_DOCUMENT EXTRACT_.
┄┄┄┄┄┄┄┄┄┄
RFE/RL correspondent Charles Recknagel has been hopping in and out of southern Iraq from Kuwait over the past week as he reports on a war still so new that it is not safe to stay overnight in most places correspondents visit. He says one of the surprises for reporters trying to cover the war is that Iraqi army deserters occasionally mistake journalists for allied soldiers and surrender to them. Just such a thing happened to our correspondent recently -- as he describes in this report.
Umm Qasr, Iraq; 29 March (RFE/RL) -- Journalists don't expect to take prisoners of war, but the team of reporters I am traveling with in southern Iraq has already taken two.
It happened yesterday in the port of Umm Qasr as we stopped to take photos of a colorful wall-sized portrait of Saddam Hussein near the old port. Some of the members of our multinational group of three reporters, translator, and driver wanted their own portraits taken with the Iraqi leader in one of his most virile poses -- firing off one-handed salutes with a heavy hunting rifle.
As we posed, a pair of young men approached, one holding his hands high in the air, the other with his hands clasped behind his neck. There are so many young men who approach foreigners in southern Iraq that we did not take special notice of them -- at first. But the way they maintained their servile posture made it clear they were determined to talk to us, even though they apparently took us for soldiers and seemed to fear for their lives.
┄┄┄┄┄┄┄┄┄┄
(Items in a dataset)
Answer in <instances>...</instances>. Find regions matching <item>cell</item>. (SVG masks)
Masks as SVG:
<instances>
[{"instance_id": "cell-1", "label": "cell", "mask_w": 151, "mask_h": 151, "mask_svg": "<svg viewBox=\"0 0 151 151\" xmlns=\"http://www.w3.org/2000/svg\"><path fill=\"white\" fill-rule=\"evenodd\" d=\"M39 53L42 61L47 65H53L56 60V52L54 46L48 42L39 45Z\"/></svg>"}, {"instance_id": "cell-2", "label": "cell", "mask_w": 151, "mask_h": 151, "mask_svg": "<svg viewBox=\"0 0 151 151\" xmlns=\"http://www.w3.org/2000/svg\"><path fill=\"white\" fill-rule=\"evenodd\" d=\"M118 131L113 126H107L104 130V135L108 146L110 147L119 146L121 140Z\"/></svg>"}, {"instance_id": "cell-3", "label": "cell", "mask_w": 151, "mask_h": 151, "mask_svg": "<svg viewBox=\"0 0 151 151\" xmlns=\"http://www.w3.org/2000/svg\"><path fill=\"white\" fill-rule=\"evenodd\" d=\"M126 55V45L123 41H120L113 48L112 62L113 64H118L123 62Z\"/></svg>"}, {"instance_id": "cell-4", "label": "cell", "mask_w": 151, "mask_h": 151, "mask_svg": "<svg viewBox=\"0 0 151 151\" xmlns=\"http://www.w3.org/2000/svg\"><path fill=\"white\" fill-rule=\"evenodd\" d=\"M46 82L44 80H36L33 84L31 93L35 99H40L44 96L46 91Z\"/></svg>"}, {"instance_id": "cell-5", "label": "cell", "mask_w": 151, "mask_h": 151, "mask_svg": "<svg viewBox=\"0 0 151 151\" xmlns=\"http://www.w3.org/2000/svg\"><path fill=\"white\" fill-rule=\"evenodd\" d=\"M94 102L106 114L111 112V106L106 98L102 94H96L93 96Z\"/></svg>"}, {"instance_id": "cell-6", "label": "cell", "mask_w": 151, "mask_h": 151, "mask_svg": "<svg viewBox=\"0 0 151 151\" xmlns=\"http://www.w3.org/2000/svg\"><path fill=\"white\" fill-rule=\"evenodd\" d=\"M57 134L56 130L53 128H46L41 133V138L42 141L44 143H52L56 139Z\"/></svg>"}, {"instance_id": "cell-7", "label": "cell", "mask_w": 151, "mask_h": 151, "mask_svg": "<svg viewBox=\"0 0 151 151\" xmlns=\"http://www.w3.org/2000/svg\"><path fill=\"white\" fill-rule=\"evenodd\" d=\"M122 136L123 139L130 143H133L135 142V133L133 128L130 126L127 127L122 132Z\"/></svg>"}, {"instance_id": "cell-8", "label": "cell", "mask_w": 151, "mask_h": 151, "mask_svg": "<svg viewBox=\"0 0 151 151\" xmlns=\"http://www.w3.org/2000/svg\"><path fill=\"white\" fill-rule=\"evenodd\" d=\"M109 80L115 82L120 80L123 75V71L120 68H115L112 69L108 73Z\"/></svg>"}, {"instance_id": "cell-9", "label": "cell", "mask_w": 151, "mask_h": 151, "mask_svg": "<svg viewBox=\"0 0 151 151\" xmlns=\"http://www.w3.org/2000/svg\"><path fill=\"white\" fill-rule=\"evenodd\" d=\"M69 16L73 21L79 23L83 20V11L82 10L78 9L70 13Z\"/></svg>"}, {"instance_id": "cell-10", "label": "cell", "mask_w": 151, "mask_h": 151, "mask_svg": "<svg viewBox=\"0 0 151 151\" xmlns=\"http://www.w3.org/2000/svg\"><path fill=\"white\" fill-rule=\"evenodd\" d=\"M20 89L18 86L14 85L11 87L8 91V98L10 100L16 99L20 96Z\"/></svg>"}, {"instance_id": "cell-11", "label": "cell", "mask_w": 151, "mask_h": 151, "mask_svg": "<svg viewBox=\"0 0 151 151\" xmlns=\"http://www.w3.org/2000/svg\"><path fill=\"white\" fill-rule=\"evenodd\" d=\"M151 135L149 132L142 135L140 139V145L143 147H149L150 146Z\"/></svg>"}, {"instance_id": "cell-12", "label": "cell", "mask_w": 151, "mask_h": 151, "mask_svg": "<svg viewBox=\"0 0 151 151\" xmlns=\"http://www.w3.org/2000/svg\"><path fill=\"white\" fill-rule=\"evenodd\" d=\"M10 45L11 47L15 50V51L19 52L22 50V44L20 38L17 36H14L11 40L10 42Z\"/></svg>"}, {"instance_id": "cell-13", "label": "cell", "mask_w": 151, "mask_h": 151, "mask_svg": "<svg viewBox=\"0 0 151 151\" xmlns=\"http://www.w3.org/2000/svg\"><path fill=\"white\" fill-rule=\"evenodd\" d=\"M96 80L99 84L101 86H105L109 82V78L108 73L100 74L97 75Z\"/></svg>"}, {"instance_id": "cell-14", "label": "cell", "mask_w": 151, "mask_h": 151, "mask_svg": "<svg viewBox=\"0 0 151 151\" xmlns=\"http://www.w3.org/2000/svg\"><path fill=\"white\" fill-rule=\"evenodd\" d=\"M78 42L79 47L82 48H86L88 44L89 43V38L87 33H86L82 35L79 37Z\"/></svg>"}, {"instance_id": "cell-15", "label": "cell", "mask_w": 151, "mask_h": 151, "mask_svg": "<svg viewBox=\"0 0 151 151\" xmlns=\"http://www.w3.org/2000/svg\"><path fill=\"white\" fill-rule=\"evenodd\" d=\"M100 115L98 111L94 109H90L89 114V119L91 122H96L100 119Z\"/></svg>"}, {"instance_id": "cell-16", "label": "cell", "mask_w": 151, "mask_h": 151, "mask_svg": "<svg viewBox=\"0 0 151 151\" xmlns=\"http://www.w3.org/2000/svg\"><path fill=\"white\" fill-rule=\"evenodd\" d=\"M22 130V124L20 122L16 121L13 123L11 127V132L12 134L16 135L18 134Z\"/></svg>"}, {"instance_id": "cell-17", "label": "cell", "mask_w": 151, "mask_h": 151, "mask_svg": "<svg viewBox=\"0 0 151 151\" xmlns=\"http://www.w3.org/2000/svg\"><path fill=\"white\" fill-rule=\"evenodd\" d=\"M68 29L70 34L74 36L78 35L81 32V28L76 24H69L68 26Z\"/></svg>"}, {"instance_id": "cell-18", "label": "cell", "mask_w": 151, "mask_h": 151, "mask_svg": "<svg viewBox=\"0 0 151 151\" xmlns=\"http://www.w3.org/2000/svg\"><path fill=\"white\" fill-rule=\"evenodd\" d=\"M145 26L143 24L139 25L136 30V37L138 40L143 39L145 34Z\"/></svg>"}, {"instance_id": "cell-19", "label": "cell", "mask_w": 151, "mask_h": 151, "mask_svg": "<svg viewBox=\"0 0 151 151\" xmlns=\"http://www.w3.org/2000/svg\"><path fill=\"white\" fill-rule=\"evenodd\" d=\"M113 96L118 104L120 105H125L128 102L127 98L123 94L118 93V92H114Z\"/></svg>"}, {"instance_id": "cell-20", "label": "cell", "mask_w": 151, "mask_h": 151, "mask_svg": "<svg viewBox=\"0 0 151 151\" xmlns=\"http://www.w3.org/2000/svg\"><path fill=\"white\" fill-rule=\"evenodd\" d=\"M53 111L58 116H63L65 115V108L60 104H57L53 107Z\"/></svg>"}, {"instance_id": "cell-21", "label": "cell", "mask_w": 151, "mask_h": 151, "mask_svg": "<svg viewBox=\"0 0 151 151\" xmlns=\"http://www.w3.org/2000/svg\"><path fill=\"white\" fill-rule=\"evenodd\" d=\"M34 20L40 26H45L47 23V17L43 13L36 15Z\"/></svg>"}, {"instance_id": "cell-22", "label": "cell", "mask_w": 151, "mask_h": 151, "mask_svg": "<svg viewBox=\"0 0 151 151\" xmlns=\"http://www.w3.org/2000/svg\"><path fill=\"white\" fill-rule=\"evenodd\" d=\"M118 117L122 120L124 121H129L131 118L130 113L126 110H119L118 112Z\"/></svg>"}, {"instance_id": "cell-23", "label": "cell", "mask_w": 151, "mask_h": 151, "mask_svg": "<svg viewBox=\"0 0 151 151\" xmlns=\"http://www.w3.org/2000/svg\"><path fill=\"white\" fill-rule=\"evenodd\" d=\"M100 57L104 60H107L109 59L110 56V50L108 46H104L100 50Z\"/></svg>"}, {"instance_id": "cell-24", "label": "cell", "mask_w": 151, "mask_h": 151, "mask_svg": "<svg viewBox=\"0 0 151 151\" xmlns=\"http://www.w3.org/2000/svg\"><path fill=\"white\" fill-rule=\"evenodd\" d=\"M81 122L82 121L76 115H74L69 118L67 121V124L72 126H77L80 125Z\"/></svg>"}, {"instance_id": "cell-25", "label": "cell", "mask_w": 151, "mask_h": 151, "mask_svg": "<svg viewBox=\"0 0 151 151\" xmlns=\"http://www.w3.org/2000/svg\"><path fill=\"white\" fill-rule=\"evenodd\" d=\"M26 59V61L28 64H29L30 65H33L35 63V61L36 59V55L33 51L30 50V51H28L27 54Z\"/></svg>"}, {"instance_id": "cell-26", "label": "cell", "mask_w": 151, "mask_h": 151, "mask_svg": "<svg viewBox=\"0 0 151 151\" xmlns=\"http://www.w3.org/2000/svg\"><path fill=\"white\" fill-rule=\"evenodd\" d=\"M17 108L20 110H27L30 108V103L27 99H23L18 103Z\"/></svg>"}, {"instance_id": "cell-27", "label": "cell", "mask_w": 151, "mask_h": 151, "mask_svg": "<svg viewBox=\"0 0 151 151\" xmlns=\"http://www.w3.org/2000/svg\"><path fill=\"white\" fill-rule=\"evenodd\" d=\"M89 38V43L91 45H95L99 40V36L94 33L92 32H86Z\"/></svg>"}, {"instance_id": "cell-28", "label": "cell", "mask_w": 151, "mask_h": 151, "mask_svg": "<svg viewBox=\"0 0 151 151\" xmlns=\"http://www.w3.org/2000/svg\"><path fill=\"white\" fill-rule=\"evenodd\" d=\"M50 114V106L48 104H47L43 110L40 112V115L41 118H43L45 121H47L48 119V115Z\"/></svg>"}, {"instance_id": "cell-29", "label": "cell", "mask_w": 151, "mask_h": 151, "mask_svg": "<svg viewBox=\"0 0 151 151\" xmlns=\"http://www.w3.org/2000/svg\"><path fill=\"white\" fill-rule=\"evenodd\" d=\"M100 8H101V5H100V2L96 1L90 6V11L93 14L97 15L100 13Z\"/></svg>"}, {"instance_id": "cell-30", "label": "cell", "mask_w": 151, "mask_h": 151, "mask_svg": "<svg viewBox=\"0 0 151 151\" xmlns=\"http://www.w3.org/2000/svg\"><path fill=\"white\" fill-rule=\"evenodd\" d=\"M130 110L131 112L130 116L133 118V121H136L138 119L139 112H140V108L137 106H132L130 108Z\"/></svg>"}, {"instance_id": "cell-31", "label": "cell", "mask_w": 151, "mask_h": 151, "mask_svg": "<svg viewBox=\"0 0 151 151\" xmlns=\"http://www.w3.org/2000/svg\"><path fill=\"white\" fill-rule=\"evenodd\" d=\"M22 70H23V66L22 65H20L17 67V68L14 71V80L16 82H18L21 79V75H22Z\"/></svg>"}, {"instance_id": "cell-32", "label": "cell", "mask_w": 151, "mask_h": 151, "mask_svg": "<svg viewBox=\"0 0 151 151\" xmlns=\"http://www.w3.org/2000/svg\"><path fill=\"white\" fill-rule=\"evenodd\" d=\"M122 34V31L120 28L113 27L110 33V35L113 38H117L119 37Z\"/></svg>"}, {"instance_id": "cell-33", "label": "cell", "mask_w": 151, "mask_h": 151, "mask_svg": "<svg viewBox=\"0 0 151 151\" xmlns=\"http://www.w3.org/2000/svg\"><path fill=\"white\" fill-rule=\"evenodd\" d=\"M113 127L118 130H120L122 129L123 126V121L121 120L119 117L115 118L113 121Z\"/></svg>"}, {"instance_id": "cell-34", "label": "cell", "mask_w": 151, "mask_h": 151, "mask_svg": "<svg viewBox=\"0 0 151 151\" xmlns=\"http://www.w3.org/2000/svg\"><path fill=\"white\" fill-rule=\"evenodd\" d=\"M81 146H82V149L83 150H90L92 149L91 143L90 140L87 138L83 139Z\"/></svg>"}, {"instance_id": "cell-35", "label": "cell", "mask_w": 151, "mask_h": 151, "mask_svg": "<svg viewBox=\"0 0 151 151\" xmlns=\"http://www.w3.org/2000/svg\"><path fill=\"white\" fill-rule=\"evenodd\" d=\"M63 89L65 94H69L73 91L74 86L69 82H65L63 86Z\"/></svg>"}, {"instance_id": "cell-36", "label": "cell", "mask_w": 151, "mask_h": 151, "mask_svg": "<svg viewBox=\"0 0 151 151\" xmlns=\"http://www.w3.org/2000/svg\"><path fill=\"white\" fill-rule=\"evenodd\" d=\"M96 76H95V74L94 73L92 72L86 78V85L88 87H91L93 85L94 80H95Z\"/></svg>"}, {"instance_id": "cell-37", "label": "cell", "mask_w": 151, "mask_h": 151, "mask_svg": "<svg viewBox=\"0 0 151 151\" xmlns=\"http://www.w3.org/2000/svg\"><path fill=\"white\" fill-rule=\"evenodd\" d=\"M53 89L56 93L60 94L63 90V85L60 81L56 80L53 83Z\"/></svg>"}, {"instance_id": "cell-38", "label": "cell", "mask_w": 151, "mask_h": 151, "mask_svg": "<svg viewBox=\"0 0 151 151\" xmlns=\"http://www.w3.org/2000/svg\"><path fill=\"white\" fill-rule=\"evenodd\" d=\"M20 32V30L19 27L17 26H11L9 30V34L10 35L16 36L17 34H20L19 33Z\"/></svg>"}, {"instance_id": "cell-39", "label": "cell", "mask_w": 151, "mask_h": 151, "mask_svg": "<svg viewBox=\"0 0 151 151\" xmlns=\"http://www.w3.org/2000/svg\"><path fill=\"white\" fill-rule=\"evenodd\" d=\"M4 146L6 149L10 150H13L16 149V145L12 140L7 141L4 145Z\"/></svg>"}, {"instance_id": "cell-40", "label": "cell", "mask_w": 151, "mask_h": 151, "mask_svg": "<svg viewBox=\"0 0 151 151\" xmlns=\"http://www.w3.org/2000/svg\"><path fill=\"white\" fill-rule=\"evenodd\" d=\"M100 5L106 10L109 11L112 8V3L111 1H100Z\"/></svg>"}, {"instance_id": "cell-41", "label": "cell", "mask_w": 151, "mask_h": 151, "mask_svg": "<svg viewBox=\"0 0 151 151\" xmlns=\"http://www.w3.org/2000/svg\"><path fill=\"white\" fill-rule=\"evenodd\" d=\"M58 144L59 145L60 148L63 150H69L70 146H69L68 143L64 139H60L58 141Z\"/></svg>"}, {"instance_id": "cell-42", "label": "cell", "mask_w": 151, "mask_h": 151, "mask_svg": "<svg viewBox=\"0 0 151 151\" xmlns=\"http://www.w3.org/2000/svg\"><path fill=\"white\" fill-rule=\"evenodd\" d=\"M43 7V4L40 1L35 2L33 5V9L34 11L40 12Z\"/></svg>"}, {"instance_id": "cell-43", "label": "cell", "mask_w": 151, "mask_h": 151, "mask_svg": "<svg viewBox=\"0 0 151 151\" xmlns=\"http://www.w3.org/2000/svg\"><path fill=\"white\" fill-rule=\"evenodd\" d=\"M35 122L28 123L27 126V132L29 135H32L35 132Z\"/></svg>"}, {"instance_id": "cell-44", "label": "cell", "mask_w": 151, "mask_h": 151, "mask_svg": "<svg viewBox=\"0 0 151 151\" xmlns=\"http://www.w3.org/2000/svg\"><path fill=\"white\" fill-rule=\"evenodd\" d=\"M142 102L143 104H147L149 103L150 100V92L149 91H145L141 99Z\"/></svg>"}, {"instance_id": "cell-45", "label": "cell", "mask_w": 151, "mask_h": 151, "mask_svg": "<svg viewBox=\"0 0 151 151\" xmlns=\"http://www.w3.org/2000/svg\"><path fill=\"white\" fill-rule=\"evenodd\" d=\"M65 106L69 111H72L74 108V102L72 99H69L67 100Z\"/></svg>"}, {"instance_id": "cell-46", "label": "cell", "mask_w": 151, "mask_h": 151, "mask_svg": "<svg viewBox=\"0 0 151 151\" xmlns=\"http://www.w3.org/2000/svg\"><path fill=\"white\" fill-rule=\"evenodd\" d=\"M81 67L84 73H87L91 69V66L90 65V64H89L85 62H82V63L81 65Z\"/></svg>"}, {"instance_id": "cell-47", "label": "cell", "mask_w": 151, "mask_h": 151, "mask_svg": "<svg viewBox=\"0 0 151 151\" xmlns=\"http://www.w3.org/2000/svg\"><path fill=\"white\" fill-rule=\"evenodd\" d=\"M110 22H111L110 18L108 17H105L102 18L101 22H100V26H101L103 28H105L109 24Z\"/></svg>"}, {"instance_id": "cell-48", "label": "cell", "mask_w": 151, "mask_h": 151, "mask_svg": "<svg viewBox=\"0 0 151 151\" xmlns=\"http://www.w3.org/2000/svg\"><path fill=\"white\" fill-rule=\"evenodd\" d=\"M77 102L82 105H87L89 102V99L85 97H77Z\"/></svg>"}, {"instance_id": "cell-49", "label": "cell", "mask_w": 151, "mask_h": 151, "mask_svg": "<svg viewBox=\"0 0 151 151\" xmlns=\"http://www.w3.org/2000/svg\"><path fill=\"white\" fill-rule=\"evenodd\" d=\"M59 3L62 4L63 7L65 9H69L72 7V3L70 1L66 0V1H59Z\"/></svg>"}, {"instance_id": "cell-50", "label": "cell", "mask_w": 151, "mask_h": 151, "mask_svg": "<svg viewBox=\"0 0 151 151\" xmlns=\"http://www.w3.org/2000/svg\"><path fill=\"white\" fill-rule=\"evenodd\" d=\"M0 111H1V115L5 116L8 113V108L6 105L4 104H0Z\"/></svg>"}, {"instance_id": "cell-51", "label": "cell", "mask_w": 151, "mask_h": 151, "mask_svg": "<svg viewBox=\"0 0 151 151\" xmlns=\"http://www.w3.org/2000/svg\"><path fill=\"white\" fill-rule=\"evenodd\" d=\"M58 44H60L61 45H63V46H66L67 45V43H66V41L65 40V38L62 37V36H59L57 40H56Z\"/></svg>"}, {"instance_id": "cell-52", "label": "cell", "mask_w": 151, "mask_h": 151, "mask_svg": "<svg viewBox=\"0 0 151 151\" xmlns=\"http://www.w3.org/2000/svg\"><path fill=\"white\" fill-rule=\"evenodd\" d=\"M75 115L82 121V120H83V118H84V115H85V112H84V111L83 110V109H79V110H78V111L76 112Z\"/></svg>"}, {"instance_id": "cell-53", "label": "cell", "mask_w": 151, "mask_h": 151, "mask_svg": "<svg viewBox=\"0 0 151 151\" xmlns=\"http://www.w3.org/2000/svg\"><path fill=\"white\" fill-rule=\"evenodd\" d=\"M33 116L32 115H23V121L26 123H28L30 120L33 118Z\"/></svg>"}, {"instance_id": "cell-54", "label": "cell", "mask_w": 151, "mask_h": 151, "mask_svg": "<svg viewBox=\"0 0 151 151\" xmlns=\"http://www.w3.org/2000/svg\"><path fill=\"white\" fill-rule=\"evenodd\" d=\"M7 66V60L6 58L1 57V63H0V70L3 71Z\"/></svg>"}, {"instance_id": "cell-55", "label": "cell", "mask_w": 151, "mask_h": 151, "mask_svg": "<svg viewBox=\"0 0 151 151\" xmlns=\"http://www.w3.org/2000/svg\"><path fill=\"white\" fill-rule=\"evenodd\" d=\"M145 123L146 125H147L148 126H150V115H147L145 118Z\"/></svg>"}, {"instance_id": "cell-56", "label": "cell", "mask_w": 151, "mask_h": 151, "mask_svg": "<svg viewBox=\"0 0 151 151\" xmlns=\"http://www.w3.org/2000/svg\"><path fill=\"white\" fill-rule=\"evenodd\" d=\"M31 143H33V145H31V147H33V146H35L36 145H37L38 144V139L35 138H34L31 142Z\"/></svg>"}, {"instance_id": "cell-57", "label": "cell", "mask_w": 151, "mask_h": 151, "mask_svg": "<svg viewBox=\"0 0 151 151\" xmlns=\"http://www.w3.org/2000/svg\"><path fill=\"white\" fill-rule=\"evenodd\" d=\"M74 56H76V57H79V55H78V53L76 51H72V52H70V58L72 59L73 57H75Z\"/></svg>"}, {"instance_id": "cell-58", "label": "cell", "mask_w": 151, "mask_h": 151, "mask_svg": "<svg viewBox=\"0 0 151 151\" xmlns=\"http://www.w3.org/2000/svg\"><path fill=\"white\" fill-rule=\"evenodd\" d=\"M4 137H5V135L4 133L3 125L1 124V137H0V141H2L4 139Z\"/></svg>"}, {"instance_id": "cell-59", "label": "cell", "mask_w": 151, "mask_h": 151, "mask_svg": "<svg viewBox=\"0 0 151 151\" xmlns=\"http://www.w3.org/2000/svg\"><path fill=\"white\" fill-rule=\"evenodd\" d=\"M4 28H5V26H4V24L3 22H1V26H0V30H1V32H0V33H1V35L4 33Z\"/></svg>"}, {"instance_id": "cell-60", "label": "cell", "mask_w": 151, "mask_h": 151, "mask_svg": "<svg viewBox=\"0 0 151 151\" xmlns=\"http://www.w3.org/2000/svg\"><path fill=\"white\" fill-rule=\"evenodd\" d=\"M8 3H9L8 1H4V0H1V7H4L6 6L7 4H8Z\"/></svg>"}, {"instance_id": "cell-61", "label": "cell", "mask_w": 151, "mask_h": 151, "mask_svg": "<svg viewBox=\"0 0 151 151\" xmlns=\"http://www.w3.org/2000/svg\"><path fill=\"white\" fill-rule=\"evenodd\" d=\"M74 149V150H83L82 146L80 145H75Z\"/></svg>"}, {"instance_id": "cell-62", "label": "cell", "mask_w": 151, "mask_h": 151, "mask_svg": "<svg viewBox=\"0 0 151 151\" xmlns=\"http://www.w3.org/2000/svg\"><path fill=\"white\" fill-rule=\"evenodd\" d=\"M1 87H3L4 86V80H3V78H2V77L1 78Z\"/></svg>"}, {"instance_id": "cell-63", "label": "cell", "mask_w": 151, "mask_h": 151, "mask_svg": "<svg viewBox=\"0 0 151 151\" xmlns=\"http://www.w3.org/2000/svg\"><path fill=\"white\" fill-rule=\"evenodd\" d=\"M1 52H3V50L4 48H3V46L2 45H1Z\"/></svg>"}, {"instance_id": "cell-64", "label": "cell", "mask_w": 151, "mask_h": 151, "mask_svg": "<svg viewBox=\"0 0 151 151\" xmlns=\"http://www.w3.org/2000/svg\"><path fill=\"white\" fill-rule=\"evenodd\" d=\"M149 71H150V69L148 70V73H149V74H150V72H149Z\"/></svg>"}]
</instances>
┄┄┄┄┄┄┄┄┄┄
_GIVEN PROBLEM 1_.
Gather every line of the records that contains the string "instances", and copy each one.
_GIVEN PROBLEM 2_.
Write the next part of the report from Umm Qasr, picking up after its final sentence.
The report and the records have no connection to each other.

_EXERCISE ANSWER 1_.
Answer in <instances>...</instances>. Find regions matching <item>cell</item>. (SVG masks)
<instances>
</instances>

_EXERCISE ANSWER 2_.
One of the two men was 17 years old, the other 20, and both were emaciated. They told our interpreter that they were brothers who had deserted from the Iraqi army and that they had been hiding in the empty buildings nearby for more than a week since allied forces first attacked the port.
During that time, they had thrown away their uniforms after a sympathetic resident of the town gave them old track suits, plus two ragged sweaters, against the nighttime cold. They said they had subsisted on brackish water from the building pipes and the cookies that British soldiers often throw down from their vehicles to the crowds of children who call for handouts along the streets.
The younger man, Fadi, said that he and his brother Ali were from a village in northern Iraq some 150 kilometers east of Baghdad, where they worked in a lockmaker's shop. He said that a week before the war began, Iraqi intelligence agents rounded up men in the village, handcuffed them so they couldn't escape, and took them to a military camp.
There, for the first time in their lives, they say they received four days of training in how to clean, load, and shoot an assault rife. They also received old weapons which jammed every time a few shots were fired. Then they were bused down to Umm Qasr with their battalion and told, "This is part of your homeland. Defend it."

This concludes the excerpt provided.